(Author's Note: This post was originally published in the June 9th issue of The Scoop, the Youth Services Newsletter of the Idaho Commission for Libraries.)
The title of this post is direct, blunt and confrontational. It’s meant to be. It’s also a piercingly honest take on our profession. Metaphorically burying our heads in the sand will only serve to bury us and all of librarydom in the end. Hiding from the truth won’t make it disappear.
I lifted the title straight from K.G. Schneider’s reality-checking blog post, "The User Is Not Broken: A Meme Masquerading as a Manifesto." If you haven’t read it yet, you should. In fact, even if you’ve already read it, you should read it again. Follow up with Michelle Boule’s corollary post," We Are Broken, Not 'Them,'” to round it out further.

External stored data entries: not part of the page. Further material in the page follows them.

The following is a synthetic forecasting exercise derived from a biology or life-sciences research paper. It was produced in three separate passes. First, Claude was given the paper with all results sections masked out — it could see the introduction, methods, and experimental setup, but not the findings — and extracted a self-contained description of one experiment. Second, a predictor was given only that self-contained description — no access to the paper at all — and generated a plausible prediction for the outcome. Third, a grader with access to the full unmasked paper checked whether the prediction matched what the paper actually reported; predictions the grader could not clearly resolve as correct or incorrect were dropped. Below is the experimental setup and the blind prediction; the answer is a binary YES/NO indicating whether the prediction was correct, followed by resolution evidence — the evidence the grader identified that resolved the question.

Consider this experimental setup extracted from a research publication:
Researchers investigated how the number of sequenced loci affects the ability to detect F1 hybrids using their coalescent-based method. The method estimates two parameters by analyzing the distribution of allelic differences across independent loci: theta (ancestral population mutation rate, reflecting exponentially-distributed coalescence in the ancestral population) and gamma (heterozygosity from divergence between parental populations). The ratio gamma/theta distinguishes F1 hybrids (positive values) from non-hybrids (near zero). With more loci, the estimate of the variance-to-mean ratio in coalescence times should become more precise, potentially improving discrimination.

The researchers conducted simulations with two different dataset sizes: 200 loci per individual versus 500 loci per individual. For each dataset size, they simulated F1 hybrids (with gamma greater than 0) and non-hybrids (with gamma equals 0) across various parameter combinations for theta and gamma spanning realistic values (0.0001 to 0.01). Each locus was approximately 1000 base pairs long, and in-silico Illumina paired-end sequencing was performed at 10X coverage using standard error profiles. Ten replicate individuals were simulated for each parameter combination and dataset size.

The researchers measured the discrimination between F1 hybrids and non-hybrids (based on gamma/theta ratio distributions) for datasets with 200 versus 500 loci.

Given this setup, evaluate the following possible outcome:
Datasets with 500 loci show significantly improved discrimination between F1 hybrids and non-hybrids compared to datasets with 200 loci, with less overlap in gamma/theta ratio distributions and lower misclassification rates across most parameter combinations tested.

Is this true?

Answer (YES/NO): NO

Reading through Schneider’s manifesto (and Boule’s additions), you probably had one of two reactions to their assertions. You might already be rallying behind the call to arms as you print copies to post up on staff bulletin boards, forward links to all your library friends, or even just ponder the implications. You might not have agreed with everything on the list (chances are you don’t) but you probably found most of it rings true.
On the other hand, you might have responded by generating a mental litany of objections or dismissals, shrugged it off as unimportant, or maybe simply felt your eyes glaze over halfway through. You reassure yourself that libraries, librarians and library services don’t need to evolve drastically because there hasn’t been a drastic drop-off in usage. Things don’t need to change because that’s the way we’ve always done it and it works fine, thank you very much. Libraries will persevere because libraries have always persevered.

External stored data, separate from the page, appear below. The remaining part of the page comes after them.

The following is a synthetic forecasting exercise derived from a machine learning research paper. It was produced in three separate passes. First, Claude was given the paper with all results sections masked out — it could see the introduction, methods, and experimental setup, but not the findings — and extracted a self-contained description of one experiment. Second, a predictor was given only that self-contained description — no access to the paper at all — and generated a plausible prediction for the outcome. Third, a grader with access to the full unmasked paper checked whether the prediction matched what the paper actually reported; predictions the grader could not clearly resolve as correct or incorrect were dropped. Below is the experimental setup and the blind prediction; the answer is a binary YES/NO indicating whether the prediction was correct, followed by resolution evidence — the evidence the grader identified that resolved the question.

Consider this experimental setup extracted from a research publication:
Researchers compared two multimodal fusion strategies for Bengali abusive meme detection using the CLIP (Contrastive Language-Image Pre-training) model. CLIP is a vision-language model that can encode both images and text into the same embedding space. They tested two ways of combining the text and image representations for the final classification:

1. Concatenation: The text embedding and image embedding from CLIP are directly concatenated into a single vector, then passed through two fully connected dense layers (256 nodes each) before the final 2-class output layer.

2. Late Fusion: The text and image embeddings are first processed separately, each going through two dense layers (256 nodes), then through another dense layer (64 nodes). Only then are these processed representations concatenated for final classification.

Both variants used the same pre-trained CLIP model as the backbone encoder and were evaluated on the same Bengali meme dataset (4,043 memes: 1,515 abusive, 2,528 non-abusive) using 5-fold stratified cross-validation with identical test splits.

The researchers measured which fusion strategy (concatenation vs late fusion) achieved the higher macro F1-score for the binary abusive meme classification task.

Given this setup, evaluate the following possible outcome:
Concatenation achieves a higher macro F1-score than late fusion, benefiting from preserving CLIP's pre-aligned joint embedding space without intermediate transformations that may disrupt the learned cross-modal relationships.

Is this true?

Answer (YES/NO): NO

For the most convinced and assured, there’s not much to be said that would persuade them otherwise. But those in disagreement with the manifesto, while still skeptical, remember this – your ignorance will not protect you. Society is experiencing radical shifts as a result of technology, globalization and other upheavals. The library as a static, rigid institution will be marginalized, minimized and eventually extinct if it fails to embrace profound change.
The library is only as adaptable as its employees and policies. Everyone in an organization must express a willingness to try the new and progressive for large, positive changes to be possible. Everyone, especially management, must be willing to take risks and accept that some changes will falter or fail along the way. Approach the library as a user who is not entrenched in library lingo or culture, with intent to remove or reduce the obstacles and policies that clutter their way.
Ultimately though, this is all so much talk. And as they say, talk is cheap. It’s up to you to shed ignorance, take action, instigate change, and evolve your library.